(Document):
Start
House debates

Monday, 2 December 2013

Governor-General's Speech

Address-in-Reply

5:28 pm

Photo of Mark DreyfusMark Dreyfus (Isaacs, Australian Labor Party, Shadow Attorney General) Share this | Hansard source

Madam Speaker, thank you for the opportunity to rise today to speak. It is an honour to have been re-elected for a third time to represent the people in my electorate of Isaacs. I thank them for their support and their trust. Today I will talk about three things. The first is Labor's economic record. I am proud of Labor's achievements for our nation's prosperity during our two terms of government—a period of ongoing economic growth, low unemployment, low inflation and low interest rates that was accomplished despite the massive upheavals occurring in the global economy. I believe this record should be acknowledged. I also believe that Labor's excellent economic record must be defended against the scurrilous and self-serving rewriting of economic history that is already underway from the new government and its supporters. Today I will also state briefly my objectives as shadow minister for the arts and as shadow Attorney-General.

Finally, I will say a few words about my approach to the role of opposition, because I believe that it is possible to approach opposition in a constructive manner that places the national interest first and foremost. This is an entirely different approach to opposition to that of the Prime Minister, whose quarrelsome, destructive and dishonest tactics were a burden on our national life for the past four years, placing as they did the partisan political interests of the Liberal Party above all else, with the national interest a secondary consideration, if it was a consideration at all.
End
(Data for this task):
Start
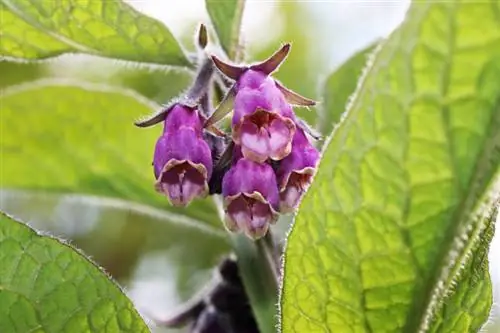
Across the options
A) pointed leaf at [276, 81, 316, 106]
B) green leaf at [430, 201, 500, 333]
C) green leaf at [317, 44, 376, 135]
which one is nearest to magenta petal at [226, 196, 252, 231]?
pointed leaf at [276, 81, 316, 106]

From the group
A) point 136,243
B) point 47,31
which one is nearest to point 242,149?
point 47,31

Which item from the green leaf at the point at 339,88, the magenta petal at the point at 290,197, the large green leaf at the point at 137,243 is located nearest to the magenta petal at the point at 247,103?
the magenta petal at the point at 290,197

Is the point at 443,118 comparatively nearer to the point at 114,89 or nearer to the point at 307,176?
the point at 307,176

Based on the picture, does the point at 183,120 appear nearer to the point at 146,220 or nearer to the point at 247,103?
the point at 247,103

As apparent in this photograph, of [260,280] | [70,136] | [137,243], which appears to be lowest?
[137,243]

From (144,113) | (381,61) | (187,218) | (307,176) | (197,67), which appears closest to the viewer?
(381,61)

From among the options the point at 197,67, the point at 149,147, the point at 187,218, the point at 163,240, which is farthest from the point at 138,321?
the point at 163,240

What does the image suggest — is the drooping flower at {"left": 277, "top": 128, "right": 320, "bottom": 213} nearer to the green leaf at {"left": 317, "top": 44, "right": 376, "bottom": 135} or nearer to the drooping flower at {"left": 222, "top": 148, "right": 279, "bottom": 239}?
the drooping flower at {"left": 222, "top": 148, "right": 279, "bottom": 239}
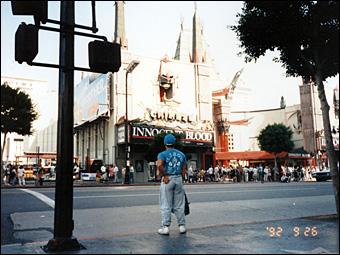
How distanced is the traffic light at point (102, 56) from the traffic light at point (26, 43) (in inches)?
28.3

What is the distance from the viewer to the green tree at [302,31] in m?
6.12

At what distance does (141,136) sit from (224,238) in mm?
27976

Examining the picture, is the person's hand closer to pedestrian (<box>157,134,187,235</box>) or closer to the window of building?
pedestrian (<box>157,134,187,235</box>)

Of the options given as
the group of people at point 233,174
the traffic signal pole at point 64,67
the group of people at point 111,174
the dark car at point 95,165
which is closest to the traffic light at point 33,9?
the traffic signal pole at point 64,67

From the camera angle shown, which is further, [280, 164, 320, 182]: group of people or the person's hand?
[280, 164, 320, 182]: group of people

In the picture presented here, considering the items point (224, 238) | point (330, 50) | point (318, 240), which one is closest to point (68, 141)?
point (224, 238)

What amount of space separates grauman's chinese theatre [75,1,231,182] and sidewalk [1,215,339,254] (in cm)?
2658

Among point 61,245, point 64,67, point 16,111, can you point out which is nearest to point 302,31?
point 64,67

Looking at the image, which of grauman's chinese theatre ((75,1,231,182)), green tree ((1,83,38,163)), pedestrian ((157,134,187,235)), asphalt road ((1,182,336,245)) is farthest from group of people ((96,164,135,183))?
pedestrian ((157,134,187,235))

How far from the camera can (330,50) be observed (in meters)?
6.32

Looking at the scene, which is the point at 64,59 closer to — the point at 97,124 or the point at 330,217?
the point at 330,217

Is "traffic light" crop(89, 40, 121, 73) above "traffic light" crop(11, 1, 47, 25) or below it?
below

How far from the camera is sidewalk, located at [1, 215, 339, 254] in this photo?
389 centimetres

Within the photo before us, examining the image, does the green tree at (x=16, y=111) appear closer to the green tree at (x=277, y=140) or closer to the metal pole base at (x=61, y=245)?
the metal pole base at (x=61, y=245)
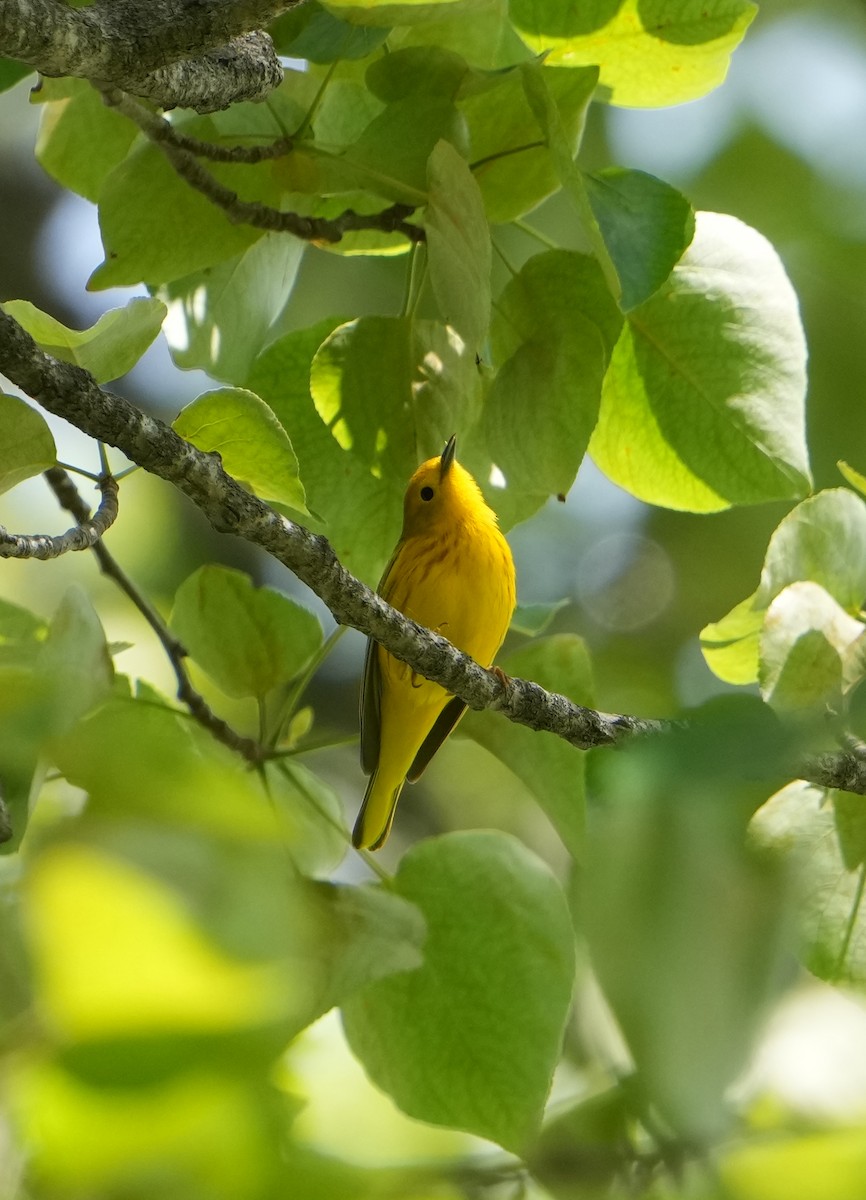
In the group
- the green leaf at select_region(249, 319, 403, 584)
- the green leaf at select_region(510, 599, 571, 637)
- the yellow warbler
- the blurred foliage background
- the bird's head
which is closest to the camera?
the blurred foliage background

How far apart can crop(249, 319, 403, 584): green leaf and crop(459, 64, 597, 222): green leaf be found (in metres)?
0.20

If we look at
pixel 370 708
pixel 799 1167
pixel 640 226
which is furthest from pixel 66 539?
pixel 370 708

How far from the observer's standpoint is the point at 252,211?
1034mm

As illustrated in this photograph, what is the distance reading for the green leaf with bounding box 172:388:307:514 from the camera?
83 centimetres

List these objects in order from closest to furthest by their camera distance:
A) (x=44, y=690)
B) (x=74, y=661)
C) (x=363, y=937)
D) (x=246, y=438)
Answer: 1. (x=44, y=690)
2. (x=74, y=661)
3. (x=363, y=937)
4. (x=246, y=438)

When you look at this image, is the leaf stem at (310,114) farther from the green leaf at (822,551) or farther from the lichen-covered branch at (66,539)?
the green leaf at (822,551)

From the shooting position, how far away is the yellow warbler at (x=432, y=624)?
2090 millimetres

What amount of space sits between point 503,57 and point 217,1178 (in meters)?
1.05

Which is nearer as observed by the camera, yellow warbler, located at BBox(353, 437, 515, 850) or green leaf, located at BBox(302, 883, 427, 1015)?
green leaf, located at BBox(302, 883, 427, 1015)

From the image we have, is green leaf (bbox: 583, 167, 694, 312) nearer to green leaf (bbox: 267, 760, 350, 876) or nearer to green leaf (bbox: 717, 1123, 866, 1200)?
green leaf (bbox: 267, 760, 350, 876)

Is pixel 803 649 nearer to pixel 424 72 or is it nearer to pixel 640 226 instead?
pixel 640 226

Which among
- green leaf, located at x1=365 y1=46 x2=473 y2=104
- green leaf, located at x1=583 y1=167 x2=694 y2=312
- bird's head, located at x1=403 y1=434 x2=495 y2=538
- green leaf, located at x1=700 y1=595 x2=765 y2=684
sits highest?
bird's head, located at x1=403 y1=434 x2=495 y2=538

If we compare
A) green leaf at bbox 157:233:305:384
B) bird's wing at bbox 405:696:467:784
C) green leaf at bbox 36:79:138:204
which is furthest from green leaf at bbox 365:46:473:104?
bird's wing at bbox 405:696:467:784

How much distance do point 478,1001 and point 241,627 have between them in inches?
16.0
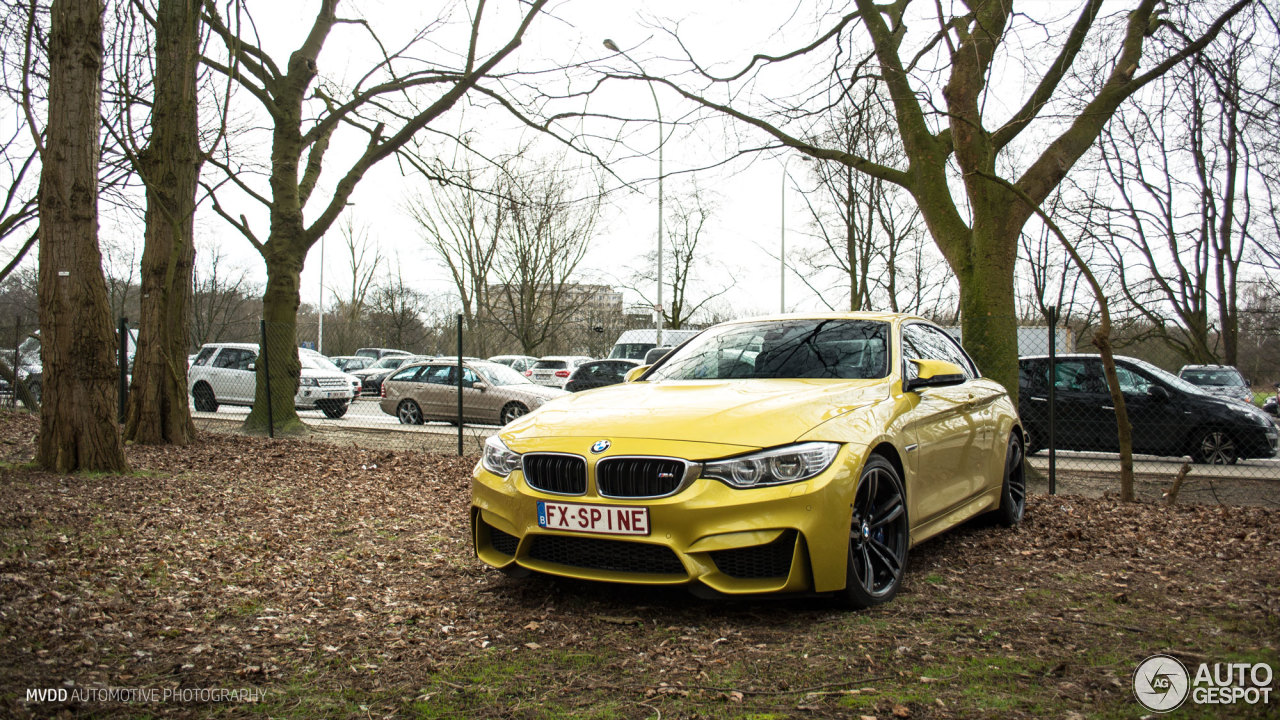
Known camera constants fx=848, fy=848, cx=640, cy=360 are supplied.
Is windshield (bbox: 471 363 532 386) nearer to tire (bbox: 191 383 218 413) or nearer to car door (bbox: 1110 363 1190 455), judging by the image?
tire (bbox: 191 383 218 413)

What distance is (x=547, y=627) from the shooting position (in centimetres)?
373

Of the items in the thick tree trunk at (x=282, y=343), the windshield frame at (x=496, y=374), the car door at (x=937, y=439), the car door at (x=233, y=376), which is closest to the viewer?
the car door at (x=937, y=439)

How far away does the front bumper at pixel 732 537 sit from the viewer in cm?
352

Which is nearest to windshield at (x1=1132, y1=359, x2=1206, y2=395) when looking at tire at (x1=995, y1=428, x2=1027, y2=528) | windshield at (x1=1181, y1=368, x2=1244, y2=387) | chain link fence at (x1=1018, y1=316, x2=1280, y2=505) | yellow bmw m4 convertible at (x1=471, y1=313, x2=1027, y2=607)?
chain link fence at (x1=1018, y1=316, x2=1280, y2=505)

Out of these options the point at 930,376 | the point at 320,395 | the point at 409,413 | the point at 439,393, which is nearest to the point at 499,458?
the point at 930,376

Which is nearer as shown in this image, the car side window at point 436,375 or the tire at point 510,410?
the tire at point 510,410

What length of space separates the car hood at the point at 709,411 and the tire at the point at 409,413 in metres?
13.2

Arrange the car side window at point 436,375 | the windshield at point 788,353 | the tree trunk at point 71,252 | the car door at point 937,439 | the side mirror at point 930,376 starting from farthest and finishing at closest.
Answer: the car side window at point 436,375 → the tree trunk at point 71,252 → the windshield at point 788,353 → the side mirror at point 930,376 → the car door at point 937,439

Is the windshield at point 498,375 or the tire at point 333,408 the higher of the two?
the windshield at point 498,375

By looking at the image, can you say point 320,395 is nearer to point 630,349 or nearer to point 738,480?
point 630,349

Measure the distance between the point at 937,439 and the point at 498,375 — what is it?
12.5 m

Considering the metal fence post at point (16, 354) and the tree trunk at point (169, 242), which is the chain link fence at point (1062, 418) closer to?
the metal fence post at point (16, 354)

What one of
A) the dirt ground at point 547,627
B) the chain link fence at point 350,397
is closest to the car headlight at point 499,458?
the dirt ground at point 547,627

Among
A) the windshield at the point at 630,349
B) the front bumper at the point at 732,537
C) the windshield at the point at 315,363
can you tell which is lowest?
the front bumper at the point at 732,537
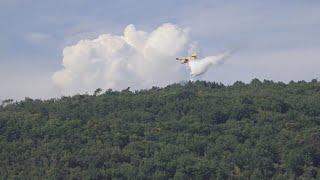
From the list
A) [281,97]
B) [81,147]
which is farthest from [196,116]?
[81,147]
End
(What to do):
[1] Which two shadow roles does the speaker say they hold in the speech?
[2] In the entries, edit the lines beginning at the line that has "Arrange the car" and ending after the line that has "Answer: the car", putting "Sort" in place of "Arrange" and leaving everything else unchanged.
The speech and the entries are unrelated to each other.

(Answers to the tasks):
[1] Shadow minister for the arts and shadow Attorney-General.

[2]
Sort the car side window at point 436,375 | the windshield at point 788,353 | the tree trunk at point 71,252 | the car door at point 937,439 | the side mirror at point 930,376 starting from farthest and finishing at closest.
Answer: the car side window at point 436,375 → the tree trunk at point 71,252 → the windshield at point 788,353 → the side mirror at point 930,376 → the car door at point 937,439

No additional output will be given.